ITALY – The Association of Italian Banks has agreed to the launch of a fund to compensate employers who chose to pay employees’ severance pays to pension funds.

The agreement marks progress in the implementation of the pension reform. The association, Abi, said in a statement that its executive committee had unanimously agreed to the project. It envisages the setting up of a state-financed fund to be called “Public Guarantee Fund”.

It is meant to encourage banks to give easier credit to employers paying workers’ severance payments, also known as Tfr, to a pension fund rather than releasing it as a lump sum at the end of the worker’s career.

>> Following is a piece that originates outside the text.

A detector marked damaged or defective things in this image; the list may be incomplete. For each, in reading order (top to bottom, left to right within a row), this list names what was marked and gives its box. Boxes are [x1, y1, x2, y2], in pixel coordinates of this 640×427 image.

Welfare minister Roberto Maroni said earlier this month that the Tfr reform was ready to kick in on time with the government July deadline, provided that Abi agreed to the fund.

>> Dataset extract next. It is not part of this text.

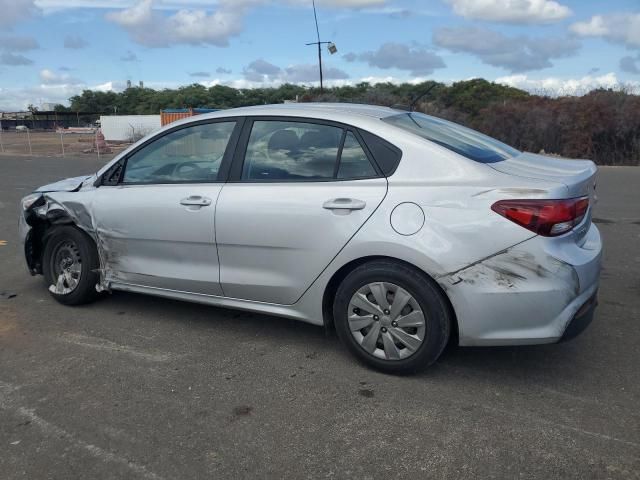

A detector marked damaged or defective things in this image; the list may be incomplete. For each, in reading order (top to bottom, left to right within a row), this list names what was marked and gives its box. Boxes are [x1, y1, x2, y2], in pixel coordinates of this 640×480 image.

Abi’s approval effectively means that banks have committed to back businesses, especially small and medium enterprises, which by paying Tfr to pension funds, would lose a precious self-financing source.

The credit offered however should not be used for business purposes, but solely as compensation for the lost Tfr income.

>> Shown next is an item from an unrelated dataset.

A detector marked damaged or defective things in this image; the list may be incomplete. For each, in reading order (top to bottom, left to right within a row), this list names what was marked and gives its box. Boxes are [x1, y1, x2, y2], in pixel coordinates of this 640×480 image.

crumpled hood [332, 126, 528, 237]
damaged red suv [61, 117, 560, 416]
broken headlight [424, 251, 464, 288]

But Abi’s endorsement comes with provisos. The association requires that banks alone be able to decide on applicants’ credit worthiness and financing rates.

Abi spokesman Gianluca Smiriglia told IPE: “The banks are keeping the safeguard of controlling credit worthiness. The press has called this ‘conditional’ but it is not, it is actually a guarantee.”

Smiriglia was unable to quantify the compensation rate offered to employers as well as the time scale for the set up of the fund. The welfare ministry declined to comment.

The president of pension regulator Covip, Luigi Scimia, however, estimated that with state financial backing the Tfr volume would double from the €2bn estimated for 2006 to €5bn.

He said that when the €530m state help, guaranteed by the competitiveness law, the rate of Tfr paid to pension funds was “bound to rise”.